Федя и Данилка пригорюнились.

«Из дому куда-то ехать… – думал Федя, а слезы так и подступали к самому сердцу. – Тут все ребята… и море… и все».

«Как же без Феди? – думал Данилка. – Все ребята здесь, а Феди не будет… И в доме на горе будут другие люди жить…»

– А вдруг да найдут воду, – сказал Данилка, – тогда что?

– Не знаю. – Федя как будто всхлипнул. – Не найдут, наверно!

Федя и Данилка, занятые горькими думами, тихо вышли из сада и уселись на крыльце.

– Что это вы нахохлились? – спросила Данилкина мать. – Или натворили чего?

– Мы, мама, ничего не натворили, – ответил Данилка. – Мы Сергея Матвеича ждем.

Наступила тьма.

Во всем колхозе загорелись электрические лампочки, будто кто-то сразу бросил пригоршню огней в темную долину.

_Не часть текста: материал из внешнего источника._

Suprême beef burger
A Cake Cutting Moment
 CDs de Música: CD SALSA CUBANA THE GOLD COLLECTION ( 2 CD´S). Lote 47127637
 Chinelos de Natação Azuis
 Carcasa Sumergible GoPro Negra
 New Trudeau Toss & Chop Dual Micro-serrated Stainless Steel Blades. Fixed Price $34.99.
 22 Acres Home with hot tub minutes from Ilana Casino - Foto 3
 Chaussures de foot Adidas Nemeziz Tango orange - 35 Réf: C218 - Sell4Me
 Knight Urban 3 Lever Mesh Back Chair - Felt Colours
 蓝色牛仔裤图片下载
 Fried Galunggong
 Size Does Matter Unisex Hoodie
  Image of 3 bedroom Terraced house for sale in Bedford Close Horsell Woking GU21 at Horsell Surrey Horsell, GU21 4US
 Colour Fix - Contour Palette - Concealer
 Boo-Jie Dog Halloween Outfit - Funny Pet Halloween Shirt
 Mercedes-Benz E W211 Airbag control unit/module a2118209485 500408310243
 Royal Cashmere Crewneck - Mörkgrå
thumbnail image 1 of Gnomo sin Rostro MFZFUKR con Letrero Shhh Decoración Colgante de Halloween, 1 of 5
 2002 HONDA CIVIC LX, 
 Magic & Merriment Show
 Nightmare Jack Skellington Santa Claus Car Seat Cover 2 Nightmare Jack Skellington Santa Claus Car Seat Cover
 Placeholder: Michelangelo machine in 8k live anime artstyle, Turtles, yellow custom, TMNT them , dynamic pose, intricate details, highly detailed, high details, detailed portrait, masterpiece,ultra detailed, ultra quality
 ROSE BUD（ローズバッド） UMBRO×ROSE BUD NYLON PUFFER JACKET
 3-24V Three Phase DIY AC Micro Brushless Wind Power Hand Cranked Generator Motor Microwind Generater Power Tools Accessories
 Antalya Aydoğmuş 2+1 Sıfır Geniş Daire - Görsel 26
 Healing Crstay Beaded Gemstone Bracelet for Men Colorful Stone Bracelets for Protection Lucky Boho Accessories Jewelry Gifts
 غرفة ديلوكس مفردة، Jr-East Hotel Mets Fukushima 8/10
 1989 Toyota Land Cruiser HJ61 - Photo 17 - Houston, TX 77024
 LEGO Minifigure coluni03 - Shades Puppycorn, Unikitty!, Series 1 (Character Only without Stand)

Тут и пришел Сергей Матвеич.

Ребята бросились ему навстречу:

– Ну что, Сергей Матвеич?

Сергей Матвеич поглядел на них усталыми глазами, приподнял брови, покачал головой:

– Пока ничего хорошего.

– Все, – упавшим голосом сказал Федя.

И, не оборачиваясь, пошел домой.

У Данилки защемило под ложечкой. Он направился было следом за Федей, но мать сейчас же увидела.

– Куда это? – удивилась она. – Ночь на дворе. Неужели вам, ребята, дня не хватило? Иди-ка, Данилка, ужинать, да спать пора. Топчан по тебе скучает.

Медленным шагом шел Федя по деревне. Ему домой даже идти не хотелось. Ну что там? Споры, брань. Мать плачет и тоже бранится.

«А может, отдумают? – прикидывал Федя. – Может, пока я ходил, отец послушался матери: „Зачем хозяйство разорять? Останемся. Пускай сестрица одна едет“. Мать, ведь она тоже… бедовая. Она и отспорить может!»

Тишина стояла в колхозе. Только море шумело и шумело, словно баюкало землю.

«Не хочу уезжать… – всхлипнул Федя. – Не хочу, и все!»

Он вошел в дом и сразу понял, что надежды его не сбылись. Отец не послушался матери, но мать послушалась отца и тети Фроси.

Все трое сидели за пустым столом и разговаривали. И такие у них были разговоры, что, видно, даже про ужин забыли.

– А гусей тоже с собой брать, – спрашивала мать, – или резать?

– Зачем же это резать? – возражала тетя Фрося. – Там река, выгон широкий, зеленый с весны до осени. Пустим – и будут ходить. Гусей довезти нетрудно. В клетку – и все.

– Моря жалко… – вздохнула мать. – Как же без моря? Ведь я здесь родилась. Всю жизнь на море…

– Ну, это пустое! – Отец махнул рукой. – Баловство. Что оно, твое море-то? Утонуть можно, а напиться нельзя.

– Виноградники хороши… – опять вздохнула мать, – и дом у нас устроенный…

– Снова-здорово! – сердита сказала тетя Фрося. – Подумаешь, дом – из глины сбитый!.. Ужинать давайте. А то, пока посидим, еще передумаем.

– А я не поеду, – вдруг заявил Федя.

– А тебя когда спросят, тогда ты ответишь, – сказал ему отец. – Пока еще не спрашивали.

– Наймусь на птичник и буду работать, – проворчал Федя.

Но на него уже никто не обращал внимания. И отец и мать задумались. Только тетя Фрося весело хлопотала, собирая на стол.